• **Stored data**
━━━

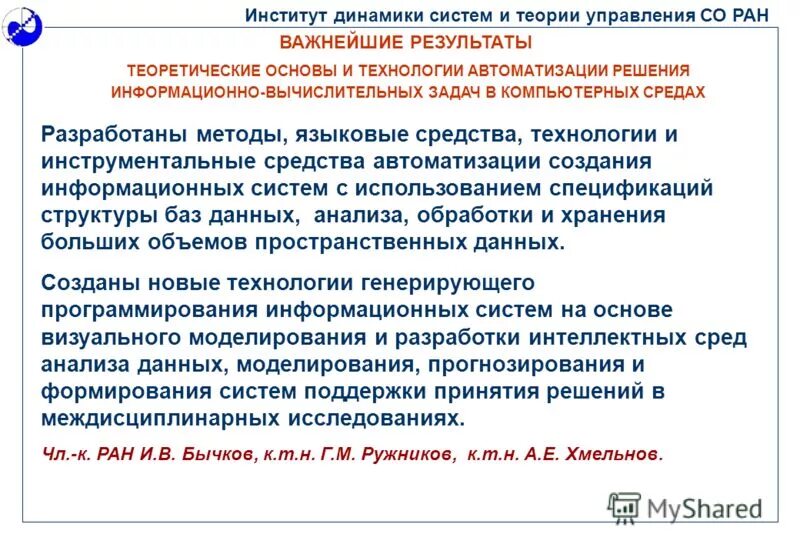 Институт динамики систем и теории управления СО РАН

ВАЖНЕЙШИЕ РЕЗУЛЬТАТЫ

ТЕОРЕТИЧЕСКИЕ ОСНОВЫ И ТЕХНОЛОГИИ АВТОМАТИЗАЦИИ РЕШЕНИЯ ИНФОРМАЦИОННО-ВЫЧИСЛИТЕЛЬНЫХ ЗАДАЧ В КОМПЬЮТЕРНЫХ СРЕДАХ

Разработаны методы, языковые средства, технологии и инструментальные средства автоматизации создания информационных систем с использованием спецификаций структуры баз данных, анализа, обработки и хранения больших объемов пространственных данных.

Созданы новые технологии генерирующего программирования информационных систем на основе визуального моделирования и разработки интеллектных сред анализа данных, моделирования, прогнозирования и формирования систем поддержки принятия решений в междисциплинарных исследованиях.

Чл.-к. РАН И.В. Бычков, к.т.н. Г.М. Ружников, к.т.н. А.Е. Хмельнов.

MyShared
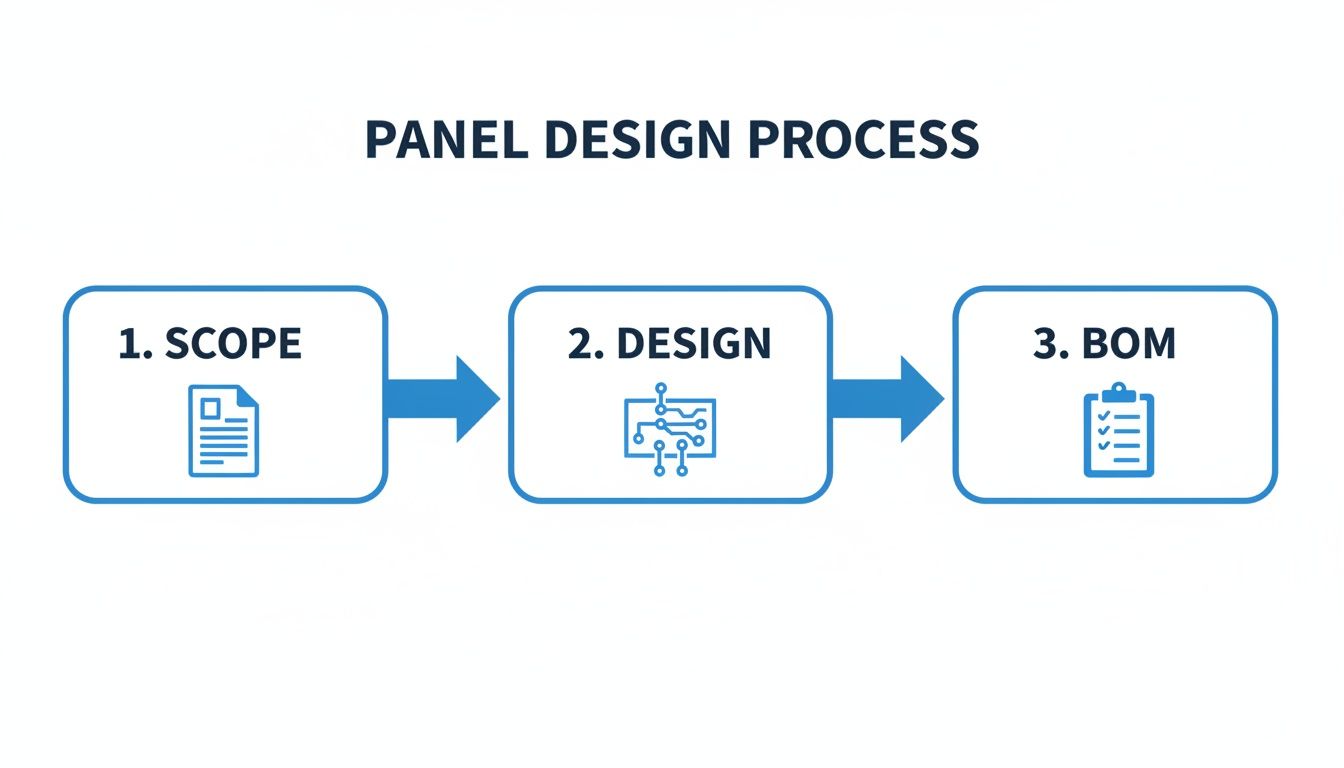 PANEL DESIGN PROCESS

1. SCOPE

2. DESIGN

3. BOM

━━━

• **EXERCISE DETAILS**
Include the first line of the records, the line containing "Разработаны методы, языковые", and every line between them, repeated exactly. Skip the pictures.

• **WRITTEN ANSWER**
 Институт динамики систем и теории управления СО РАН

ВАЖНЕЙШИЕ РЕЗУЛЬТАТЫ

ТЕОРЕТИЧЕСКИЕ ОСНОВЫ И ТЕХНОЛОГИИ АВТОМАТИЗАЦИИ РЕШЕНИЯ ИНФОРМАЦИОННО-ВЫЧИСЛИТЕЛЬНЫХ ЗАДАЧ В КОМПЬЮТЕРНЫХ СРЕДАХ

Разработаны методы, языковые средства, технологии и инструментальные средства автоматизации создания информационных систем с использованием спецификаций структуры баз данных, анализа, обработки и хранения больших объемов пространственных данных.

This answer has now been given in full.